Sfortunatamente, le due altre proposte di risorse proprie, come il meccanismo d’aggiustamento del carbonio alle frontiere e l’estensione del sistema di scambio delle emissioni (ETS) al mercato dell’edilizia e dei trasporti, si sono scontrate anche esse a delle contestazioni sia esterne che interne, causate delle preoccupazioni sulla loro fattibilità e accettabilità. Inoltre, il progetto dell’OCSE è rivelatore: nonostante abbia riunito i voti di 130 paesi, molti altri, tra cui alcuni europei, risultano ancora contrari: l’Irlanda, con una tassazione fiscale bassa che rappresenta una risorsa per le multinazionali digitali, e l’Ungheria, che ha recentemente abbassato le sue aliquote. Questi disaccordi sollevano lo spettro delle differenze interne all’UE e potrebbero impedire decisioni come questa che dovrebbero essere prese all’unanimità.

L’inizio del nuovo anno risulterà decisivo per l’UE e per il suo progetto fiscale GAFAM: resta da vedere se i 27 oseranno seguire la loro riforma fiscale parallelamente con quella intrapresa dagli USA. La tassa del 15% è stata infatti un’iniziativa del presidente americano Joe Biden e può, in realtà, essere letta come una manovra politica che non sconvolgerà lo status quo (pochi paesi applicano effettivamente un’aliquota inferiore al 15%) evitando che le imprese americane siano tassate nell’UE ulteriormente e incoraggiando i paesi che hanno già attuato tale tassazione a rinunciarvi.

Inoltre, anche il progetto europeo non è perfetto e suscita preoccupazioni e opposizioni. In particolare, perché molte imprese europee, potenzialmente più numerose di quelle americane, rischierebbero il fallimento sotto questa tassa.
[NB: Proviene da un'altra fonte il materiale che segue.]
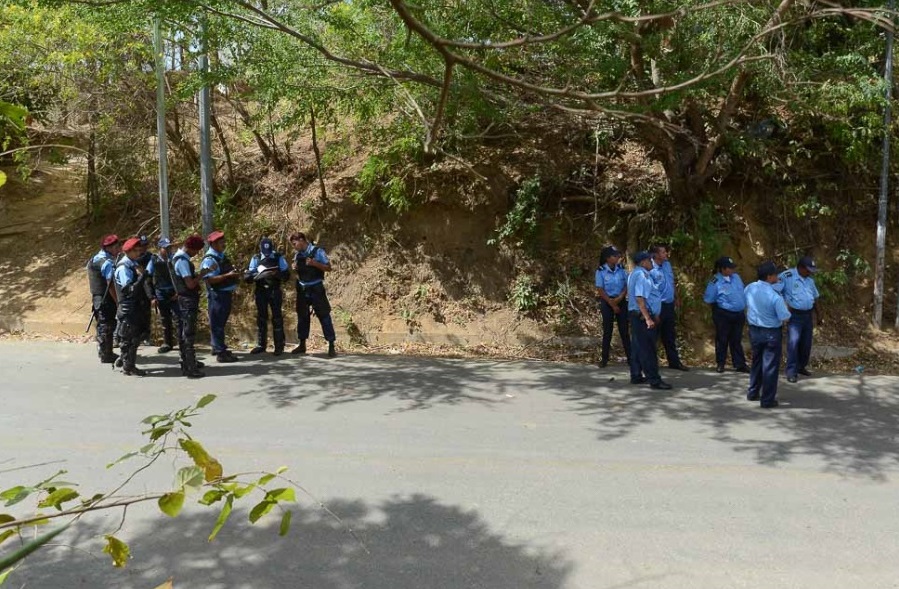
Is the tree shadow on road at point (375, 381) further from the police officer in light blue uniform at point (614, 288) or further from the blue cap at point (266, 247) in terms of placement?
the police officer in light blue uniform at point (614, 288)

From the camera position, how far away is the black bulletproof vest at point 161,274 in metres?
9.70

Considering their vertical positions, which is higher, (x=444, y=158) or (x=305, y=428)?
(x=444, y=158)

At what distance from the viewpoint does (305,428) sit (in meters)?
6.46

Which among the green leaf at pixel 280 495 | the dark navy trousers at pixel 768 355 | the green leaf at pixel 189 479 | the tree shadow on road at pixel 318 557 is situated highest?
the green leaf at pixel 189 479

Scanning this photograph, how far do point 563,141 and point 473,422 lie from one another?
24.6 ft

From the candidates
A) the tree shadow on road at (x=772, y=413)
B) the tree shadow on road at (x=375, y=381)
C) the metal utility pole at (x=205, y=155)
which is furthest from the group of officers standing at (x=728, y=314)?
the metal utility pole at (x=205, y=155)

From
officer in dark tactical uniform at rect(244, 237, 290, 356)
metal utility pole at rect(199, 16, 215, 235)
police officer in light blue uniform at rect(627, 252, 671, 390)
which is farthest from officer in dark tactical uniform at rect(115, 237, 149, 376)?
police officer in light blue uniform at rect(627, 252, 671, 390)

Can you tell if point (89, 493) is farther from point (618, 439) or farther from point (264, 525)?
point (618, 439)

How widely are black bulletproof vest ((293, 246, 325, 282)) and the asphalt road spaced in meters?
1.59

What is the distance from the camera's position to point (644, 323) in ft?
26.1

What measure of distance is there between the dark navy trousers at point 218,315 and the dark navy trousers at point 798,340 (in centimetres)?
716

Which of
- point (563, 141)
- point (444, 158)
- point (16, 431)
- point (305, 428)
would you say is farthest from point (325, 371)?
point (563, 141)

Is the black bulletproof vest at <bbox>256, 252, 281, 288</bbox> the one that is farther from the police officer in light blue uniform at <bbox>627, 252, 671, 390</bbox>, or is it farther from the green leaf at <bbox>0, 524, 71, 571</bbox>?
the green leaf at <bbox>0, 524, 71, 571</bbox>

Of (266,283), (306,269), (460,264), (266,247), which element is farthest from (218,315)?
(460,264)
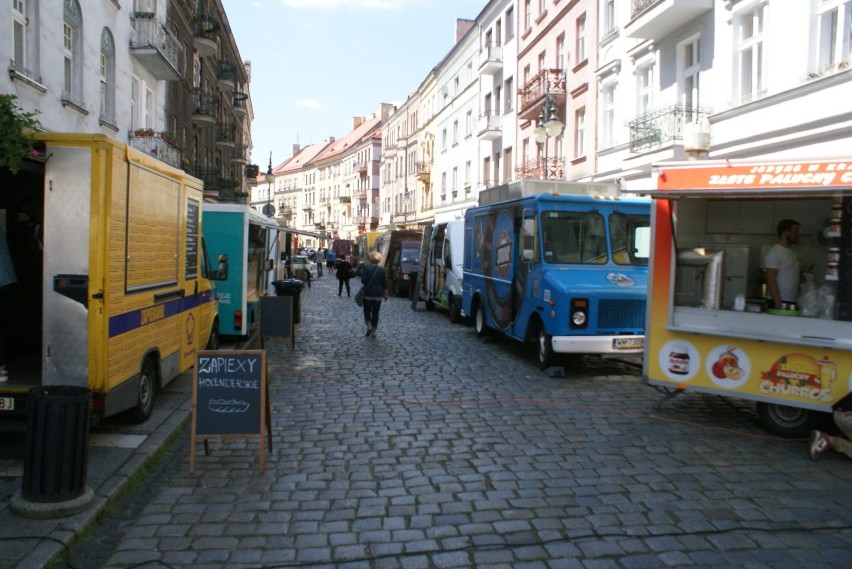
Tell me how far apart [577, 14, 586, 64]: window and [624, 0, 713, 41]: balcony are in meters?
5.78

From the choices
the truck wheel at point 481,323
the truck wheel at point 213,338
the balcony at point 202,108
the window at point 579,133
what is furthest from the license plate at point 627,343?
the balcony at point 202,108

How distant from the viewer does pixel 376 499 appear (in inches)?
203

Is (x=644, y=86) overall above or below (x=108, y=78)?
above

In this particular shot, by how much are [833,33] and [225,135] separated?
3657 centimetres

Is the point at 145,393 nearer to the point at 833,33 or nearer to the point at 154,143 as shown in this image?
the point at 833,33

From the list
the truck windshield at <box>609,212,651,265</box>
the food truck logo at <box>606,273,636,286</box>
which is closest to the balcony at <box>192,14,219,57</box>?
the truck windshield at <box>609,212,651,265</box>

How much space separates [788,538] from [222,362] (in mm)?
4321

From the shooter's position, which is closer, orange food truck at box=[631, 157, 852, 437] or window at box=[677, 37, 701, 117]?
orange food truck at box=[631, 157, 852, 437]

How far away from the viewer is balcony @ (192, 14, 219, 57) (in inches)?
1294

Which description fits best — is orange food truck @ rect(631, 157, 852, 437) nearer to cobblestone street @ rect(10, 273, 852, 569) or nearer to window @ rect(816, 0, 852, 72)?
cobblestone street @ rect(10, 273, 852, 569)

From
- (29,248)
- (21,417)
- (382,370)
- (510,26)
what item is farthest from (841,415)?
(510,26)

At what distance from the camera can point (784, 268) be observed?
7.20 metres

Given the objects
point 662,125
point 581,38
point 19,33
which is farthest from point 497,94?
point 19,33

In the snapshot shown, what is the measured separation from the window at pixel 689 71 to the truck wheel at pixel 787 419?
1236 centimetres
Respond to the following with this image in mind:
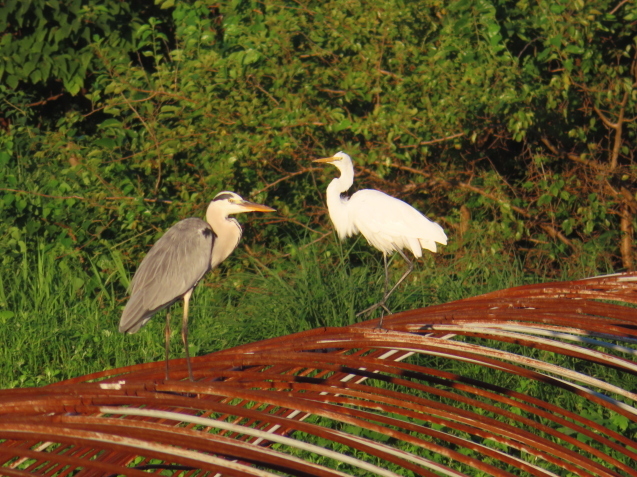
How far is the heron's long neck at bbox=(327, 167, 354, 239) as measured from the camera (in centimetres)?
580

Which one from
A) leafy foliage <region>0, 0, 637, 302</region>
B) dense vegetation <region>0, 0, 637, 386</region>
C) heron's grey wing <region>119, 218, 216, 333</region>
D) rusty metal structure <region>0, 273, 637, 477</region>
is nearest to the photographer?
rusty metal structure <region>0, 273, 637, 477</region>

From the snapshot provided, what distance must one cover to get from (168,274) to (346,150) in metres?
3.07

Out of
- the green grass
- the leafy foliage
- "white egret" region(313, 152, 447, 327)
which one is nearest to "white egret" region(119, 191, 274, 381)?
"white egret" region(313, 152, 447, 327)

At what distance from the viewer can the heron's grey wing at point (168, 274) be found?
3.84m

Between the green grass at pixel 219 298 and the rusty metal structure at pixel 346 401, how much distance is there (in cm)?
212

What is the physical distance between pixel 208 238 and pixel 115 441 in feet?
7.82

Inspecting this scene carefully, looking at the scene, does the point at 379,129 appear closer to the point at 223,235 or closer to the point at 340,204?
the point at 340,204

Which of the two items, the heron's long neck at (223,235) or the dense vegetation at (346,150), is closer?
the heron's long neck at (223,235)

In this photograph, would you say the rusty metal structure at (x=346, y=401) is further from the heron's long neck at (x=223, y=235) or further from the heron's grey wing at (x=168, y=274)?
the heron's long neck at (x=223, y=235)

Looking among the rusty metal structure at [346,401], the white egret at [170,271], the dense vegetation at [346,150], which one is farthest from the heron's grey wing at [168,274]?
the dense vegetation at [346,150]

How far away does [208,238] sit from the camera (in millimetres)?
3986

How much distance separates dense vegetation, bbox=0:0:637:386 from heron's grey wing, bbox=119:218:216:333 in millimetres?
1874

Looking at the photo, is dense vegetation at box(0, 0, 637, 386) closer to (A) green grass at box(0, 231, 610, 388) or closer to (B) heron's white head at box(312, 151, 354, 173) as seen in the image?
(A) green grass at box(0, 231, 610, 388)

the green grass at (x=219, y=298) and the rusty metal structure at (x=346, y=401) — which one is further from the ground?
the rusty metal structure at (x=346, y=401)
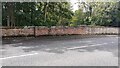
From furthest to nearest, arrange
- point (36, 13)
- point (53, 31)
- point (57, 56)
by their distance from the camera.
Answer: point (53, 31) < point (36, 13) < point (57, 56)

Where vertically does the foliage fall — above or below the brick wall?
above

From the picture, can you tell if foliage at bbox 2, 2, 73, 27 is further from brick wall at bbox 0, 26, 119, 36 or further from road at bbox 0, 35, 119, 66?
road at bbox 0, 35, 119, 66

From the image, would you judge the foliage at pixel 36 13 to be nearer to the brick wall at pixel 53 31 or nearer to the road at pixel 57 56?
the brick wall at pixel 53 31

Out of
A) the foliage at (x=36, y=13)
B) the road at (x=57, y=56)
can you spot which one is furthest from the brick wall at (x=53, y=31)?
the road at (x=57, y=56)

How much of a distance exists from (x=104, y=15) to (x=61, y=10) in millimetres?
11906

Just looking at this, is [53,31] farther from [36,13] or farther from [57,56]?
[57,56]

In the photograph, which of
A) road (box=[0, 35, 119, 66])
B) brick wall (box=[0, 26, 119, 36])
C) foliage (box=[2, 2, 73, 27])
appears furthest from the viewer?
foliage (box=[2, 2, 73, 27])

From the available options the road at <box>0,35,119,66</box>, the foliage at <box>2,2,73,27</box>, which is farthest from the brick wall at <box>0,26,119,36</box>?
the road at <box>0,35,119,66</box>

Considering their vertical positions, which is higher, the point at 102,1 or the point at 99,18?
the point at 102,1

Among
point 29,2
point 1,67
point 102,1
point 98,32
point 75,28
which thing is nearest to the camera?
point 1,67

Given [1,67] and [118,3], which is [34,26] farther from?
[118,3]

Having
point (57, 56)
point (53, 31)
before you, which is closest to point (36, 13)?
point (53, 31)

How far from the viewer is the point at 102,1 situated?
106 feet

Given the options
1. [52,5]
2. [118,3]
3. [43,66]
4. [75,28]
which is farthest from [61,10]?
[43,66]
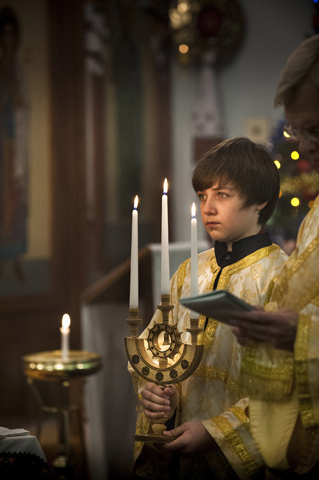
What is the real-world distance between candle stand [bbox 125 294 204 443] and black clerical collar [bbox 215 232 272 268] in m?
0.22

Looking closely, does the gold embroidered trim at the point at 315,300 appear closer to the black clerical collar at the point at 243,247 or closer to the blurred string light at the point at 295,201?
the black clerical collar at the point at 243,247

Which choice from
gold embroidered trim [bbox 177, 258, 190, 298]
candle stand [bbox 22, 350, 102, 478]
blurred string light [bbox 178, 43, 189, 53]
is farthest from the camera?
blurred string light [bbox 178, 43, 189, 53]

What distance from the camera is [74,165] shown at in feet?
16.0

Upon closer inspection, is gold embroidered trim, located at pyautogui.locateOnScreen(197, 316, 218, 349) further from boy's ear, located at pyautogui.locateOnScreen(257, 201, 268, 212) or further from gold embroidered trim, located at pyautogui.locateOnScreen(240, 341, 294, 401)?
boy's ear, located at pyautogui.locateOnScreen(257, 201, 268, 212)

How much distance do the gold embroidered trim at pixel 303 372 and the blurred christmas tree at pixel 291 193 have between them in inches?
39.5

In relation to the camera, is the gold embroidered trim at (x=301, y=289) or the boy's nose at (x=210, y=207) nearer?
the gold embroidered trim at (x=301, y=289)

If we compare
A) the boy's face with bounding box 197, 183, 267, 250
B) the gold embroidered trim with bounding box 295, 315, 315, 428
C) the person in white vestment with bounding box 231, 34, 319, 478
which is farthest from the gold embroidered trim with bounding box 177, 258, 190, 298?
the gold embroidered trim with bounding box 295, 315, 315, 428

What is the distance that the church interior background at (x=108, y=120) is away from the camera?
461 centimetres

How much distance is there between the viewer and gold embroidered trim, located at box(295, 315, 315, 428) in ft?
3.49

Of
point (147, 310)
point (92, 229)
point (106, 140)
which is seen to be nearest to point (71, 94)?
point (106, 140)

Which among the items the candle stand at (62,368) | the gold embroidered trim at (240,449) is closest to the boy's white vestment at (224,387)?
the gold embroidered trim at (240,449)

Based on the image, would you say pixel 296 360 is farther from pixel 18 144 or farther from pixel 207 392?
pixel 18 144

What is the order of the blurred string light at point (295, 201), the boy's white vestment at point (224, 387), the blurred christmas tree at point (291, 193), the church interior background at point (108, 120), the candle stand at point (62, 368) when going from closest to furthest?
the boy's white vestment at point (224, 387) → the candle stand at point (62, 368) → the blurred christmas tree at point (291, 193) → the blurred string light at point (295, 201) → the church interior background at point (108, 120)

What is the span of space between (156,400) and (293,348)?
1.00 ft
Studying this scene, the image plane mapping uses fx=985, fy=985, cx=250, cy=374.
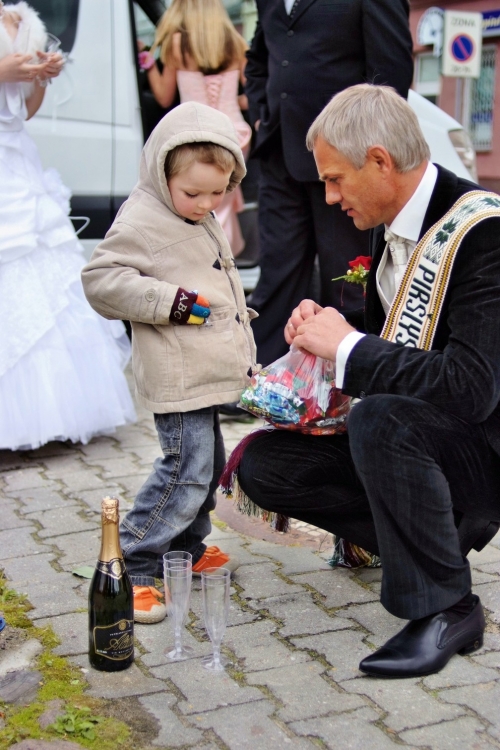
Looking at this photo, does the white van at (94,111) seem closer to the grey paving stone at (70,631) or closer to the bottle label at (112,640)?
the grey paving stone at (70,631)

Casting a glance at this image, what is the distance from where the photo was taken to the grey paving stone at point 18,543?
11.0ft

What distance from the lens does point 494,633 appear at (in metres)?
2.76

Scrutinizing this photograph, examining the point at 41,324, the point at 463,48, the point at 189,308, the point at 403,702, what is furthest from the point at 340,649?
the point at 463,48

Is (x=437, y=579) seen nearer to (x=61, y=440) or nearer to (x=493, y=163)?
(x=61, y=440)

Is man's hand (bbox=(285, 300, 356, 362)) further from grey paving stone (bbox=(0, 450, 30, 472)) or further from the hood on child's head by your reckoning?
grey paving stone (bbox=(0, 450, 30, 472))

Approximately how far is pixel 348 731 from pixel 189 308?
3.91ft

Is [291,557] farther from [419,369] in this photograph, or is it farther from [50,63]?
[50,63]

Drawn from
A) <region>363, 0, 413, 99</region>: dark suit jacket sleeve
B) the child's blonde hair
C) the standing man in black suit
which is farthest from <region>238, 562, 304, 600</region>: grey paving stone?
<region>363, 0, 413, 99</region>: dark suit jacket sleeve

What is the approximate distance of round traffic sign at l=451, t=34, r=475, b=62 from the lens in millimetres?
9508

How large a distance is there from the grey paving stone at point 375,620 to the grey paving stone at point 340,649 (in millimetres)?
46

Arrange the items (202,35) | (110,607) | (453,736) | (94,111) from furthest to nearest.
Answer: (202,35), (94,111), (110,607), (453,736)

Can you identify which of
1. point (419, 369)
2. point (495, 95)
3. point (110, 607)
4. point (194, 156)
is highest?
point (495, 95)

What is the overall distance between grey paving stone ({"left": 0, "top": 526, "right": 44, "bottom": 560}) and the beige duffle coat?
2.62ft

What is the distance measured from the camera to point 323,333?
106 inches
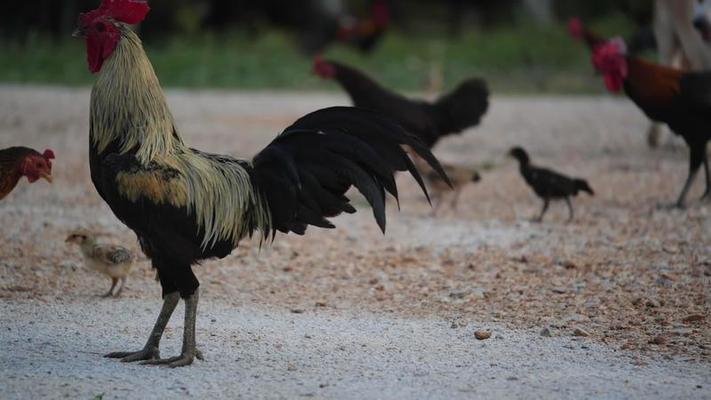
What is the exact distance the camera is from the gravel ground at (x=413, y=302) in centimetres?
635

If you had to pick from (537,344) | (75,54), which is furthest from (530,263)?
(75,54)

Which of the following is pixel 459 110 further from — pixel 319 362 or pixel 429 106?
pixel 319 362

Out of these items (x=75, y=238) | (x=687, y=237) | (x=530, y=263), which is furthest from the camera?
(x=687, y=237)

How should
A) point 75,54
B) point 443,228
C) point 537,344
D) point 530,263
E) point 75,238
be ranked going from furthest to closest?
point 75,54 < point 443,228 < point 530,263 < point 75,238 < point 537,344

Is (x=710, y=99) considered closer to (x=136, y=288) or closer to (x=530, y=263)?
(x=530, y=263)

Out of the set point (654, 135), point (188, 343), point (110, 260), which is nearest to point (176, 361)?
point (188, 343)

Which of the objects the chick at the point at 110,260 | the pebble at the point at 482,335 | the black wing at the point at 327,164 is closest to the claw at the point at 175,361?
the black wing at the point at 327,164

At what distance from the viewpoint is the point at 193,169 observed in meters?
6.52

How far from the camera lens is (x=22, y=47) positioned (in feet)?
107

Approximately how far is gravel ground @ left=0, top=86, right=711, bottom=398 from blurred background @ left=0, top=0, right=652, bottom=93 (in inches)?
440

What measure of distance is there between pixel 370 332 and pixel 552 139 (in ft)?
37.8

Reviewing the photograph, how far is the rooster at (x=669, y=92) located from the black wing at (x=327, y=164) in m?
6.04

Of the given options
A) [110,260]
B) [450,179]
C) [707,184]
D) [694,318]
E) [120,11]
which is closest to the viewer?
[120,11]

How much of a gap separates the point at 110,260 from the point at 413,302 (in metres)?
2.35
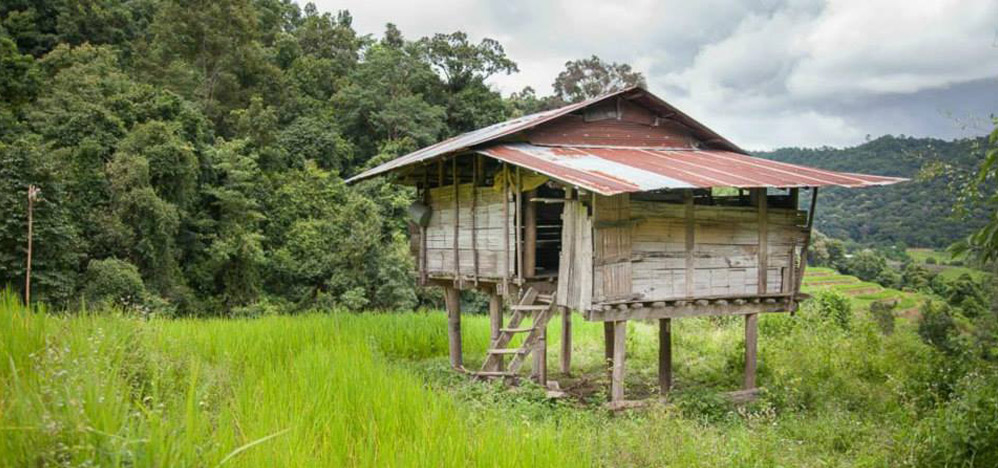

Lo scorso luglio, la vicepresidente della Commissione Margrethe Vestager ha detto che l’UE non rinuncerà al suo piano nonostante l’accordo dell’OCSE. È possibile che la volontà politica di attuare una tassa europea rimanga: la preoccupazione attuale è se gli Stati membri siano o meno in grado di concordare uno schema accettabile e praticabile, all’interno dell’UE, nonostante i vincoli esterni.